Il est clair que toute « tentation » résulte de l'action de la vue ou de l'idée de quelque chose qui éveille en nous la sensation qu'elle nous manquait.

Elle crée un besoin qui n'était pas ou qui dormait, et voici que nous sommes modifiés sur un point, sollicités dans une de nos facultés, et tout le reste de notre être est entraîné par cette partie surexcitée.

Dans Breughel, le cou du gourmand s'allonge, s'étire vers la pâtée que ses yeux fixent, que ses narines hument, et l'on pressent que toute la masse du corps va joindre la tête, qui aura joint l'objet du regard.

Dans la nature, la racine pousse vers l'humide, la sommité vers le soleil, et la plante se fait de déséquilibre en déséquilibre, de convoitise en convoitise.

L'amibe se déforme vers sa minuscule proie, obéit à ce qu'il va transsubstantifier, puis se hale à son pseudopode aventuré et s'y rassemble.

Ce mécanisme est celui de toute la nature vive ; le Diable, hélas ! est la nature même, et la tentation est la condition la plus évidente, la plus constante, la plus inéluctable de toute vie.

Vivre est à chaque instant manquer de quelque chose - se modifier pour l'atteindre - et, par là, tendre à se replacer dans l'état de manquer de quelque chose.

Nous vivons de l'instable, par l'instable, dans l'instable :

c'est toute l'affaire de la Sensibilité, qui est le ressort diabolique de la vie des êtres organisés.
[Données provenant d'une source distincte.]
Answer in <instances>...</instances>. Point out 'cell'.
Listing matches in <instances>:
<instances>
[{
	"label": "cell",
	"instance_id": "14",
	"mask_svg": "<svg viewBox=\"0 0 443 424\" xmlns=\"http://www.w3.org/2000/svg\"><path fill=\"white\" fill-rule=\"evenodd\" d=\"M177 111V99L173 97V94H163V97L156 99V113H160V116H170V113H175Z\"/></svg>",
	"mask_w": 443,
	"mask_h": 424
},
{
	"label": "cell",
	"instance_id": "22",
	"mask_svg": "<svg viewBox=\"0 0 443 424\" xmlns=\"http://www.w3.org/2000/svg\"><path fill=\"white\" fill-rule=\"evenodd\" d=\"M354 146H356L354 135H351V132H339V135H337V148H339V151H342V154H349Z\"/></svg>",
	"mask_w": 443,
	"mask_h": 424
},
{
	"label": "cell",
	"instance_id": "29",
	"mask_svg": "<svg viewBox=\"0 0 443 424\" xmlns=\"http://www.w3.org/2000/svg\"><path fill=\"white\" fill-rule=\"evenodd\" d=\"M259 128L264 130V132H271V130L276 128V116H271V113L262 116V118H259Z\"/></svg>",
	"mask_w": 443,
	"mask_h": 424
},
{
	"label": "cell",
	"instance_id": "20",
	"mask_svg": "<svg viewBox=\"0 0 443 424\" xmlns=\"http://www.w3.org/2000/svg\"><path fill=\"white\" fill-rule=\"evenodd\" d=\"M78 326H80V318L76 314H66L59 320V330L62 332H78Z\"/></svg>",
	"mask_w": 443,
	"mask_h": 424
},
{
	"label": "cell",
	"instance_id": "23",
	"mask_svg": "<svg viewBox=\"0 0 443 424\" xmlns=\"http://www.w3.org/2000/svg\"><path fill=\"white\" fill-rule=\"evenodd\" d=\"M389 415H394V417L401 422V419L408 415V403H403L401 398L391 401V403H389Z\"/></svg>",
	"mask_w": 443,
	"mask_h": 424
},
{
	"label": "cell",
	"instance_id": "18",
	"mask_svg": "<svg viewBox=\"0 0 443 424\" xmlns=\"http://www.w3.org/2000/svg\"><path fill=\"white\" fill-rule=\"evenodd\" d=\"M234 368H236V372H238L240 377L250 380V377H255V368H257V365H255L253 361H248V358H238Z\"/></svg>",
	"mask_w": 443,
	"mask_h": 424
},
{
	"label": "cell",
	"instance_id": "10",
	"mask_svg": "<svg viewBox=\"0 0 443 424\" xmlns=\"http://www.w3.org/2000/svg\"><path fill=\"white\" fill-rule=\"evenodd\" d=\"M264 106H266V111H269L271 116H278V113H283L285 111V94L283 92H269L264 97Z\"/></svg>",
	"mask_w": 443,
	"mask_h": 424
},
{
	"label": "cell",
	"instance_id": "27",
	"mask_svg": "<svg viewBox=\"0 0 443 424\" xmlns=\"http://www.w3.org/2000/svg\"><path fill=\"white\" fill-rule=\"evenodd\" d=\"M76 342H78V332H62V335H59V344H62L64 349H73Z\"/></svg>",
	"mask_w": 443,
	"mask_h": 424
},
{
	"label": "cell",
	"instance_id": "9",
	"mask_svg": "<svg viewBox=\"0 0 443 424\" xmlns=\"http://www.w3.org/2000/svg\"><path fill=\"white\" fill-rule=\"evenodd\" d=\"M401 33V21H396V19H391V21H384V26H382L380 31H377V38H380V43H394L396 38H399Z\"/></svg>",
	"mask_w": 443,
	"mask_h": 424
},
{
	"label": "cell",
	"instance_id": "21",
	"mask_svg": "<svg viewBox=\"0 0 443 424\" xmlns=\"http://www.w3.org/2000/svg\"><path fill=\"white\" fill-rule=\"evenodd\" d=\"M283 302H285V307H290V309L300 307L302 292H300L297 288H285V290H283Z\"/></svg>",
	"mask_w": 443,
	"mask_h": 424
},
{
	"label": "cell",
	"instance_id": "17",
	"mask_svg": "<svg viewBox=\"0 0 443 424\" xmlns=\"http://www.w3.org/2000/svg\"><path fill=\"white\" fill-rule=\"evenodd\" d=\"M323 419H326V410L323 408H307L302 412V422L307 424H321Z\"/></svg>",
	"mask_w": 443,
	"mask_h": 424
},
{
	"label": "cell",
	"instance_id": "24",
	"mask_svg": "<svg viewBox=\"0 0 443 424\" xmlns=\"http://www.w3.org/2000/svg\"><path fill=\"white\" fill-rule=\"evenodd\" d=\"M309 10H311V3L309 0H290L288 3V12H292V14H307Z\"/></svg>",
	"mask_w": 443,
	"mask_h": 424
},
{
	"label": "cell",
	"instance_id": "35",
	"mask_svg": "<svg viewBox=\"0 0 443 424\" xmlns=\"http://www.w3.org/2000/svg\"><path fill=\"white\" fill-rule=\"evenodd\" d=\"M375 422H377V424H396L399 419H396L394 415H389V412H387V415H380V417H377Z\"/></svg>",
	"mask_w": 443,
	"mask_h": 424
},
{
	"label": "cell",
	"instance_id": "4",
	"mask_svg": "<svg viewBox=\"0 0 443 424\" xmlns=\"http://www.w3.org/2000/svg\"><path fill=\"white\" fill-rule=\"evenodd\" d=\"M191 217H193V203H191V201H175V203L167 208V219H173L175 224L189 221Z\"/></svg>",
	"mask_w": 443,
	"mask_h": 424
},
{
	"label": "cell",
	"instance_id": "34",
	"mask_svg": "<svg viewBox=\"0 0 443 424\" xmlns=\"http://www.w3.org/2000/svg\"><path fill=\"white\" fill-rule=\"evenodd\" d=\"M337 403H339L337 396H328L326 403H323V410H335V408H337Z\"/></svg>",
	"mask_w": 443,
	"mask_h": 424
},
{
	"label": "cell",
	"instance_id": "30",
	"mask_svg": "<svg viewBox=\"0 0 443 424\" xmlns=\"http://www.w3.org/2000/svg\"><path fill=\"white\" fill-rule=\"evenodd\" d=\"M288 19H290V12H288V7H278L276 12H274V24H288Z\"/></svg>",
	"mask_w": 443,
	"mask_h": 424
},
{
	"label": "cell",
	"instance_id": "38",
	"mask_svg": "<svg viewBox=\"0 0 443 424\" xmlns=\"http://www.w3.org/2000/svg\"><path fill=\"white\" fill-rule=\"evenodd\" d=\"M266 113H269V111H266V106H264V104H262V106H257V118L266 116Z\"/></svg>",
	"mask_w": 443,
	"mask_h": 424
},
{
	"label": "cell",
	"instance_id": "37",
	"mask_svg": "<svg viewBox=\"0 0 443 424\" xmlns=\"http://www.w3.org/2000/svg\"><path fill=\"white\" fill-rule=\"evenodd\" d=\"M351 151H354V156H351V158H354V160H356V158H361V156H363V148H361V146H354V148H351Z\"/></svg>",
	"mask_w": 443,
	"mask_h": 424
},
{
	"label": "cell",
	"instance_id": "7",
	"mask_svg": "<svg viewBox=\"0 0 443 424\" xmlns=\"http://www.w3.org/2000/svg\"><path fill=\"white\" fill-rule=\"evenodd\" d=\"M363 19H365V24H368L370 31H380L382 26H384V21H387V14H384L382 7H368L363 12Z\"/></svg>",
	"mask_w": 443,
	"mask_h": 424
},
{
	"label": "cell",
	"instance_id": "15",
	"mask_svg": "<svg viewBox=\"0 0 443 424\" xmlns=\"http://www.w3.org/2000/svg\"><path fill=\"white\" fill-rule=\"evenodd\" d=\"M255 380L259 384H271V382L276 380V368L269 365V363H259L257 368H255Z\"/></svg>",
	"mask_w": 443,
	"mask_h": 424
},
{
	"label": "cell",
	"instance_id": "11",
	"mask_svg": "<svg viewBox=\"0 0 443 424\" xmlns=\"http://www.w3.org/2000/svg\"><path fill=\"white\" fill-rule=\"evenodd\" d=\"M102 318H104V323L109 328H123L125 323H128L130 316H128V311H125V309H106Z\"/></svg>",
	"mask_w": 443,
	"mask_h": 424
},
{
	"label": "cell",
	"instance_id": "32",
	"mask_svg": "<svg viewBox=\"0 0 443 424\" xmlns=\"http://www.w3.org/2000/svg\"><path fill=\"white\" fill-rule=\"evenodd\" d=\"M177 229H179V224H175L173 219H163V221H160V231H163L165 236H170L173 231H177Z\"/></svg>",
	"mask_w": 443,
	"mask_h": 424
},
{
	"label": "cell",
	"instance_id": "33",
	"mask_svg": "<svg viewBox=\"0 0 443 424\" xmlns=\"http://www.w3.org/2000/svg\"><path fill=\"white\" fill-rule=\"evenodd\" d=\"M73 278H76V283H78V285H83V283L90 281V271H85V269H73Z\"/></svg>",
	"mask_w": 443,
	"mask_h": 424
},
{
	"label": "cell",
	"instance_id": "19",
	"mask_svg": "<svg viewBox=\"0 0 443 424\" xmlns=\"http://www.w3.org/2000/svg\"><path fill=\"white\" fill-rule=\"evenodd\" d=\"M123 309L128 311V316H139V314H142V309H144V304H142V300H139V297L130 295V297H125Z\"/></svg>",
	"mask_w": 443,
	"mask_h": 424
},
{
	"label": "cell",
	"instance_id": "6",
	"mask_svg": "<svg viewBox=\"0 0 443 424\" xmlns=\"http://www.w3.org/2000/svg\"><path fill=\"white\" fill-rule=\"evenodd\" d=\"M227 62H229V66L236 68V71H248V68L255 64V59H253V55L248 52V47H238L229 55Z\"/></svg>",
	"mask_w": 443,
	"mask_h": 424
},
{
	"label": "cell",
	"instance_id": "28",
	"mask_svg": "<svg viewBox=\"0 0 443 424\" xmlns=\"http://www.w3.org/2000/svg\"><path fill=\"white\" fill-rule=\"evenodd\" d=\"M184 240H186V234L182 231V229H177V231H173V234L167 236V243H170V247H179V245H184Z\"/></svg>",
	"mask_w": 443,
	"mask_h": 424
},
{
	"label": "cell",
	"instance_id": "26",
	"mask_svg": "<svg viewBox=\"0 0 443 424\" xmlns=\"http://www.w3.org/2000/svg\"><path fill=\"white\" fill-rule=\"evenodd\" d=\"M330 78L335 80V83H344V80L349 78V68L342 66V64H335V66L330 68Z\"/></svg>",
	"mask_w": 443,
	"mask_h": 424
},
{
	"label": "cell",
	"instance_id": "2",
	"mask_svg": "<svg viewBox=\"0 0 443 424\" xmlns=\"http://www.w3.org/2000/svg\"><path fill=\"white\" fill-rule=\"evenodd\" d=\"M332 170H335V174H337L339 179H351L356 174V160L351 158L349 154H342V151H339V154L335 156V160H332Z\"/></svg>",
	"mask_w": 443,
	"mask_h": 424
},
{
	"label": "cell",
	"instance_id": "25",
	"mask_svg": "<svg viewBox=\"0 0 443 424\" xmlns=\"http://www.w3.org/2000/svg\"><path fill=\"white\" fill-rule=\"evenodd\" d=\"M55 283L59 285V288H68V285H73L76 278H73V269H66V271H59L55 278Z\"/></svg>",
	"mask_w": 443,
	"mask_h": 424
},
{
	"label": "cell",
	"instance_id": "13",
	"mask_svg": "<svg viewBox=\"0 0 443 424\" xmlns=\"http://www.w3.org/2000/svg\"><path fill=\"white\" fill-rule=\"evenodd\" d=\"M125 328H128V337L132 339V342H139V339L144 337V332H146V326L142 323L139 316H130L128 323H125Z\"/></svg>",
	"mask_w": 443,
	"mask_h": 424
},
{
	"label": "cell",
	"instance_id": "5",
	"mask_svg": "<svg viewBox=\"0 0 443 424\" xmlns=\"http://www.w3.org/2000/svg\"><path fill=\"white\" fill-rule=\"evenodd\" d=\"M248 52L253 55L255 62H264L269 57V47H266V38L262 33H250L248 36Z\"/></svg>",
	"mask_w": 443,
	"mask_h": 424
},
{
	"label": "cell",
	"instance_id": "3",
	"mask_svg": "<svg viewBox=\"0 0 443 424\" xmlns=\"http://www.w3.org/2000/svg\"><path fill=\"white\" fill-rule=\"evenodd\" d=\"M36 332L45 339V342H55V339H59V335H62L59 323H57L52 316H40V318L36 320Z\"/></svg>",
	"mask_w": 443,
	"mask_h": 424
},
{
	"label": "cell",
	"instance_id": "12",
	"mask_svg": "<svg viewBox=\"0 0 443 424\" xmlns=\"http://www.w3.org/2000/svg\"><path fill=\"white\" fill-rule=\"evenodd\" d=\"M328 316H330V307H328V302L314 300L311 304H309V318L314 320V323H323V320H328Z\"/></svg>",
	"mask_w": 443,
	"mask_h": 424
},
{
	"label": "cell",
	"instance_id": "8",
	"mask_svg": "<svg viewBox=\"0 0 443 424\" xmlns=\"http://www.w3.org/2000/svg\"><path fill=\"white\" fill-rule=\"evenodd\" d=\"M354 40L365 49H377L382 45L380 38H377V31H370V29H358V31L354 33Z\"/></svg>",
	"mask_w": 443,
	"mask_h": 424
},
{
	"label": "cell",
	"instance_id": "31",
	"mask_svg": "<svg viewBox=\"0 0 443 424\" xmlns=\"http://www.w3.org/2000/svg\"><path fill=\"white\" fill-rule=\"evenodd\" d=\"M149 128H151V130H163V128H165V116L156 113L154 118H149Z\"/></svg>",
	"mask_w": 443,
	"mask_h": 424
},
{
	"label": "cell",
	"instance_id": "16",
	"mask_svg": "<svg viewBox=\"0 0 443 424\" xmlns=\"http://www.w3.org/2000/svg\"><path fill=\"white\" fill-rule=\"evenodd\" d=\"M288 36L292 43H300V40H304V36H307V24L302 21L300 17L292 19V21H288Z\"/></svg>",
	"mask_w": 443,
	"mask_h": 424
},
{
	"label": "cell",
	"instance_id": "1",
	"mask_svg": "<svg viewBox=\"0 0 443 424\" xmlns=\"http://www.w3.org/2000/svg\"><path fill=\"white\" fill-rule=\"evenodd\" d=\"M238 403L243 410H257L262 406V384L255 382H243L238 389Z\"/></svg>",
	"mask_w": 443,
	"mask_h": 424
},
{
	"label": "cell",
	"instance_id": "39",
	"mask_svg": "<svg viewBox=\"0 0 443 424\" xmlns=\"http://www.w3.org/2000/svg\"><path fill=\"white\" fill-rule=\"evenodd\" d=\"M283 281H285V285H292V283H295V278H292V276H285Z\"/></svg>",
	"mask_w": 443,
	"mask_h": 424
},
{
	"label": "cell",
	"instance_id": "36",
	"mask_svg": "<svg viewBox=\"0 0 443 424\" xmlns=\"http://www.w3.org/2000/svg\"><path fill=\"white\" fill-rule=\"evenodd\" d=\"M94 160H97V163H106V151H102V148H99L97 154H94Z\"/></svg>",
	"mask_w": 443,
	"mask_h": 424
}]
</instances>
Quoi de plus extraordinaire à essayer de concevoir, et que peut-il y avoir de plus « poétique » à mettre en œuvre que cette puissance irréductible qui est tout pour chacun de nous, qui coïncide exactement avec nous-mêmes, qui nous meut, qui nous parle et se parle en nous, qui se fait plaisir, douleur, besoin, dégoût, espoir, force ou faiblesse, dispose des valeurs, nous rend anges ou bêtes, selon l'heure ou le jour ?

Je songe à la variété, aux intensités, à la versatilité de notre substance sensible, à ses infinies ressources virtuelles, à ses innombrables relais, par les jeux desquels elle se divise contre elle-même, se trompe elle-même, multiplie ses formes de désir ou de refus, se fait intelligence, langage, symbolismes, qu'elle développe et combine pour en composer d'étranges mondes abstraits.

Je ne doute pas que Haubert ait eu conscience de la profondeur de son sujet ; mais on dirait qu'il a eu peur d'y plonger jusqu'à ce point où tout ce qui peut s'apprendre ne compte plus ...

Il s'est donc égaré dans trop de livres et de mythes ;

il y a perdu la pensée stratégique, je veux dire l'unité de sa composition qui ne pouvait résider que dans un Antoine dont Satan eût été l'une des âmes...

Son ouvrage demeure une diversité de moments et de morceaux ; mais il en est qui sont écrits pour toujours.

Tel qu'il et, je le regarde avec révérence, et je ne l'ouvre jamais que je n'y trouve des raisons d'admirer son auteur plus que lui.